И эти три слова Сапожников запомнил навсегда. И когда вспоминал их, приходило одиночество.
Что с тобой? - спросила мама.
Сапожников запел громко:
- Нынче в море качка высока-а! Тру-бы! Ма-ачты!.. Но моряк не плачет никогда!
- А-а… - сказала мама. - Значит, ты ходил смотреть!
- Тру-убы… Ма-ачты…
- Подкинули… - сказала Мама.
- Это я слышал.
- Бывает…
- И это я слышал:
- Я больше не буду учиться петь, - сказала Мама.

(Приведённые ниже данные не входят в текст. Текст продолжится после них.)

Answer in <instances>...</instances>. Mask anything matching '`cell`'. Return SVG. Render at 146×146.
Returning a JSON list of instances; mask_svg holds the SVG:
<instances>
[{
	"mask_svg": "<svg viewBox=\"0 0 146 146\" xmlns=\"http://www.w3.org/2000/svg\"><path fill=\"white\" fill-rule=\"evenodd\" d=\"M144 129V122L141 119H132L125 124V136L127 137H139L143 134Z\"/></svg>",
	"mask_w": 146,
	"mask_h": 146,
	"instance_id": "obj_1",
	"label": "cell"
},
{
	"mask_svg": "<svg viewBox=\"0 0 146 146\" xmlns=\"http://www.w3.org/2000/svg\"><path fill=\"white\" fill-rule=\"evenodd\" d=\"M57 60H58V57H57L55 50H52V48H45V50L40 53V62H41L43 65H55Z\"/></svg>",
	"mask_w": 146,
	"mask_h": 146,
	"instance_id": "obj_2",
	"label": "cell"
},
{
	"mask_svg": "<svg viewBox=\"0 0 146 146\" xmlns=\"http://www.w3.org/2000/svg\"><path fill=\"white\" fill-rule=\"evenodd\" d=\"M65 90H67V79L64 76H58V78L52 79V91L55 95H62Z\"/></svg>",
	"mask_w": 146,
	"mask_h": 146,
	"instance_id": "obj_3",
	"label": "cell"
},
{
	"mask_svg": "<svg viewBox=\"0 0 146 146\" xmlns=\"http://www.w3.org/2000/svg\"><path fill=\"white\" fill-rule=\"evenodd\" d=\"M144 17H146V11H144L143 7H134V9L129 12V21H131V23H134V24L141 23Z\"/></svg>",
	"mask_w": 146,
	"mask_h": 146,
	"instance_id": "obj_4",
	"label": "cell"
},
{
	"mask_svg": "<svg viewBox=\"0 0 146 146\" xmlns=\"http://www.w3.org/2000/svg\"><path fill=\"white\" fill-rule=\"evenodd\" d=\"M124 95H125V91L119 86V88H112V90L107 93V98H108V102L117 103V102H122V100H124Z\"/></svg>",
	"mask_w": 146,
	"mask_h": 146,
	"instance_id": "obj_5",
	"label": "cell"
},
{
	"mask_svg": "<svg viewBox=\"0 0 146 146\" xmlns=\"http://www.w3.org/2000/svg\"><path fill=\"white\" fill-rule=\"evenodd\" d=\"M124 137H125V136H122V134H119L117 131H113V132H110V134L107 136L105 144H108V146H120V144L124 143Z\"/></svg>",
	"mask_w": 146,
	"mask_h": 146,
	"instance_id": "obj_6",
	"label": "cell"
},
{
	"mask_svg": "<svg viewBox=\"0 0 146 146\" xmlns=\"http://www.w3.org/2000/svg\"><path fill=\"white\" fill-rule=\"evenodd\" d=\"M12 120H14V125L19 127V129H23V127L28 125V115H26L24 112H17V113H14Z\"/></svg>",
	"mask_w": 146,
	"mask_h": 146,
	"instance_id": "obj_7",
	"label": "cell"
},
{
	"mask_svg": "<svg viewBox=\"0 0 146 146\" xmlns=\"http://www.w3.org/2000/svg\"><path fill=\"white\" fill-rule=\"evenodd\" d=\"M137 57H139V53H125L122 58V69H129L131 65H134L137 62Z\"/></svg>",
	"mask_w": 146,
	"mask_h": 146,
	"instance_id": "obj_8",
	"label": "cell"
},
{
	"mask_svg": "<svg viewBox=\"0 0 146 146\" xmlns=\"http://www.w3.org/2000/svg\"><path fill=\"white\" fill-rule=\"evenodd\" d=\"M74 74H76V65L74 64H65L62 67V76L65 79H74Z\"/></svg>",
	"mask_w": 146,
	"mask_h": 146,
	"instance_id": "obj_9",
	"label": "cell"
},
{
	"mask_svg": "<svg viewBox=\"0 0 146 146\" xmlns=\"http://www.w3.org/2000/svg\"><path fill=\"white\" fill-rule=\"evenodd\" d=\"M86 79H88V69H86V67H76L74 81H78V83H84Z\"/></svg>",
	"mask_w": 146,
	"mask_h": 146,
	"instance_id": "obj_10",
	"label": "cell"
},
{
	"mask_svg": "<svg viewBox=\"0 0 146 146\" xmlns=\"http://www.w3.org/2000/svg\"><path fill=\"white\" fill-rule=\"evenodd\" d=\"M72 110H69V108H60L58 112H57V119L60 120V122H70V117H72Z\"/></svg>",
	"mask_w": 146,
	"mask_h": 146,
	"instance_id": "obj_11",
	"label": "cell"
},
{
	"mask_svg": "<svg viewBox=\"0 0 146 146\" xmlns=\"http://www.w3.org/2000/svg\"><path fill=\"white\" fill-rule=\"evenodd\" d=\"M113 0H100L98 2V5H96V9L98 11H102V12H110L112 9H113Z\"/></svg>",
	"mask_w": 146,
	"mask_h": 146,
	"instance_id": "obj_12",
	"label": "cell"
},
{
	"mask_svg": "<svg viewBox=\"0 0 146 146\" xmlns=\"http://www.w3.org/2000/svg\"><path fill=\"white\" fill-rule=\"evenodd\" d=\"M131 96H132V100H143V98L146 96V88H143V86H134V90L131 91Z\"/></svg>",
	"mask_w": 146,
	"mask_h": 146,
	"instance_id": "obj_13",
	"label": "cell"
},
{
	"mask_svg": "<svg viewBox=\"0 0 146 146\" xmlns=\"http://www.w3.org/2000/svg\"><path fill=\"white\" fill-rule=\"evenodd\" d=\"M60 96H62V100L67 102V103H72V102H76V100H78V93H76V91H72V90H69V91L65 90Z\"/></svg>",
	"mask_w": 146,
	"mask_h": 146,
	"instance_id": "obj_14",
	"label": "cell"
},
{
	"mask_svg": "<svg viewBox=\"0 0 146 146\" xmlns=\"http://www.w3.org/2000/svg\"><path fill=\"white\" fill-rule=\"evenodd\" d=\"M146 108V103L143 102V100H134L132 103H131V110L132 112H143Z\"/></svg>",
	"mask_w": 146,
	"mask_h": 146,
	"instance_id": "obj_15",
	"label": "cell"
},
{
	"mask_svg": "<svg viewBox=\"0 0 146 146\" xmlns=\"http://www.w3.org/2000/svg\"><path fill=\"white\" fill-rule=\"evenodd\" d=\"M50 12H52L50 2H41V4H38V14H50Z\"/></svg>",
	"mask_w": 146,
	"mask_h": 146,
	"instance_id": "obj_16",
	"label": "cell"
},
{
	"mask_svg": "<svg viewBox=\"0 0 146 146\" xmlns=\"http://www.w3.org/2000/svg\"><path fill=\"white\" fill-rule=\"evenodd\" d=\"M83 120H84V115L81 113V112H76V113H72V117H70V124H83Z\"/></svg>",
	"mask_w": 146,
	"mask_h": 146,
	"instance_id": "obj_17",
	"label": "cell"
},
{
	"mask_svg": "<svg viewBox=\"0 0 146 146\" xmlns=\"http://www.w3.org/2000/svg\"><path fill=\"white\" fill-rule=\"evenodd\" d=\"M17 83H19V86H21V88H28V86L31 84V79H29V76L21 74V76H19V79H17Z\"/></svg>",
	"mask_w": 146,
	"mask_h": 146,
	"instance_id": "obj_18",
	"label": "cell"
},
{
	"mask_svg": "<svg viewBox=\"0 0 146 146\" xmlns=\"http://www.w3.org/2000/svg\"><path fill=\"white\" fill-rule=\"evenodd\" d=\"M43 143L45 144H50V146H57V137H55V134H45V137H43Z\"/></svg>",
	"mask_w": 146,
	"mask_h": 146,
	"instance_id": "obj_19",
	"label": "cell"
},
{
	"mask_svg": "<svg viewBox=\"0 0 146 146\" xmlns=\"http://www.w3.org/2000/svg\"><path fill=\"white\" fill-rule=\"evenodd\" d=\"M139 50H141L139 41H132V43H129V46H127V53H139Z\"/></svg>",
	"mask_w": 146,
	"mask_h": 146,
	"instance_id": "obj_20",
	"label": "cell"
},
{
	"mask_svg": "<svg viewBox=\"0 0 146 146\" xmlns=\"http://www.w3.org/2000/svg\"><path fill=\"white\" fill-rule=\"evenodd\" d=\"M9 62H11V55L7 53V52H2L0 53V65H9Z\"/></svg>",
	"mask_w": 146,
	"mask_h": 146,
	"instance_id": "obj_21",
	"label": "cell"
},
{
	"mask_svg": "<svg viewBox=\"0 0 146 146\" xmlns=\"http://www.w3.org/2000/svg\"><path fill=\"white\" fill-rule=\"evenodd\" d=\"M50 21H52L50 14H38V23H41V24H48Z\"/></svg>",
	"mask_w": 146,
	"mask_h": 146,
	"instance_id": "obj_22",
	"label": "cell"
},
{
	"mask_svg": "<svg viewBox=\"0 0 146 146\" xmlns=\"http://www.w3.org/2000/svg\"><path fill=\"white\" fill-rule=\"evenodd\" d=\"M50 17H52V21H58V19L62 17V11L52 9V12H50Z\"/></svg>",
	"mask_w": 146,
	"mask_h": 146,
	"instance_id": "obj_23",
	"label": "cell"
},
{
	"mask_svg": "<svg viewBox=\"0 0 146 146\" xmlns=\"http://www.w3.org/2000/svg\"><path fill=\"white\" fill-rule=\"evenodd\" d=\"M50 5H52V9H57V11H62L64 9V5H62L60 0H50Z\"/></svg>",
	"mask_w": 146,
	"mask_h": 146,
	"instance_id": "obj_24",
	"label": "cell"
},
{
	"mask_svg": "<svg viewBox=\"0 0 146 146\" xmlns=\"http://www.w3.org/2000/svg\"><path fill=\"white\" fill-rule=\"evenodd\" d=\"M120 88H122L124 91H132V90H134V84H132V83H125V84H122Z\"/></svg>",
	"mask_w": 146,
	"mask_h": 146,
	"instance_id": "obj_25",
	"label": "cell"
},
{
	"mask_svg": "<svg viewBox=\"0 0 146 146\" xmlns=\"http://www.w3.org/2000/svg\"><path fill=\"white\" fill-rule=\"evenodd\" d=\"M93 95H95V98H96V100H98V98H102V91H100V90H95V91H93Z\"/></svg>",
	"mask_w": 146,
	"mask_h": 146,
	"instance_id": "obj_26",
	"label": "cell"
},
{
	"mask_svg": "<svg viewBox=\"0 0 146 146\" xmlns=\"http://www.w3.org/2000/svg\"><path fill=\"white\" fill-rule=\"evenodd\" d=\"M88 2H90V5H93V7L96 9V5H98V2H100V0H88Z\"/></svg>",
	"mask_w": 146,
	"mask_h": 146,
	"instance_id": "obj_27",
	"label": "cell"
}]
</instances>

- И еще слышал, что она сука.
- Отец пишет, что приедет, - сказала Мама.
- Он и раньше приезжал.
- Нет, он хочет еще раз попытаться с нами жить.
- Ты пой. Только по-старому, - сказал Сапожников.
- Смешной ты… Неужели ты мог подумать, что я тебя подкину?
- А если ты умрешь раньше меня?
- А если ты раньше меня? Что тогда?
- Не знаю, - сказал Сапожников.
- Ничего не изменится. Человек умирает, только когда его забывают.
- Он лежит там на самом деле мертвый, хоть помни его, хоть нет:
- Нет, - сказала Мама. - Ты ничего не понял. Его живого забыли. Вот почему он умер.
Глава 14
ОЖИДАНИЕ
Самолет взревел и затих. Люди зашевелились и стали подниматься, разминаться и потянулись к выходу сонные, помятые.
Сапожников вышел последним.
Внизу его поджидали Виктор и Генка Фролов. Рассвет был бледно-синий и морозный.
Снега не было. Пассажиры тянулись к аэровокзалу, одноэтажному зданию из белого кирпича.
- Торопиться не будем, - сказал Фролов. - Столовая еще закрыта, и все равно сначала будут кормить команду. Предлагаю выскочить в город в магазин. Тут близко четвертый гастроном.
Земля была твердая, как керамика.
- Четвертый закрыт, - сказал им на улице сонный дядька в кепке. - Придется вам в первый бежать.
Рассвет стал розовым.
- Далеко это? - спросили они.
- Нет, близко. Минут семь. За угол, пройти новостройку, ну а там увидите.
Дядька потер уши и ушел.
- Рискованно, - сказал Виктор.
- Вы как хотите, а я хочу бутылку достать, - сказал Сапожников.
- Ну, побежали, - сказал Фролов.
- Побежали.
И тут начался кошмар.
Они бежали по узким дощечкам мимо строящихся домов, и тут навстречу им люди двинулись на работу, и разойтись нельзя, начались объятия на жердочках. А люди все шли и шли, нескончаемая цепочка людей, и с каждым надо было обняться, чтобы сделать шаг вперед, и обратно повернуть нельзя, ну точь-в-точь как в жизни.
Наконец они вырвались на улицу и побежали мимо обыкновенных новых четырехэтажных домов. Они бежали, прогоняли холодный воздух через легкие, сонная кислятина полета испарилась из мозгов, и на душе было просторно и ветрено. И Сапожникову теперь было все равно, опоздают они на самолет или нет. Он знал это состояние безвольной решимости, когда не надо никуда стремиться и хорошо там, где стоишь, бежишь - живешь, в общем. Многие боятся толпы, барахтаются, а Сапожников любил, когда толчея, когда толпа тебя несет, куда - сам не знаешь. Не надо только барахтаться. Булыжная мостовая, деревянные высокие тротуары, модерновый магазин, а за окнами вид на замерзшие огороды.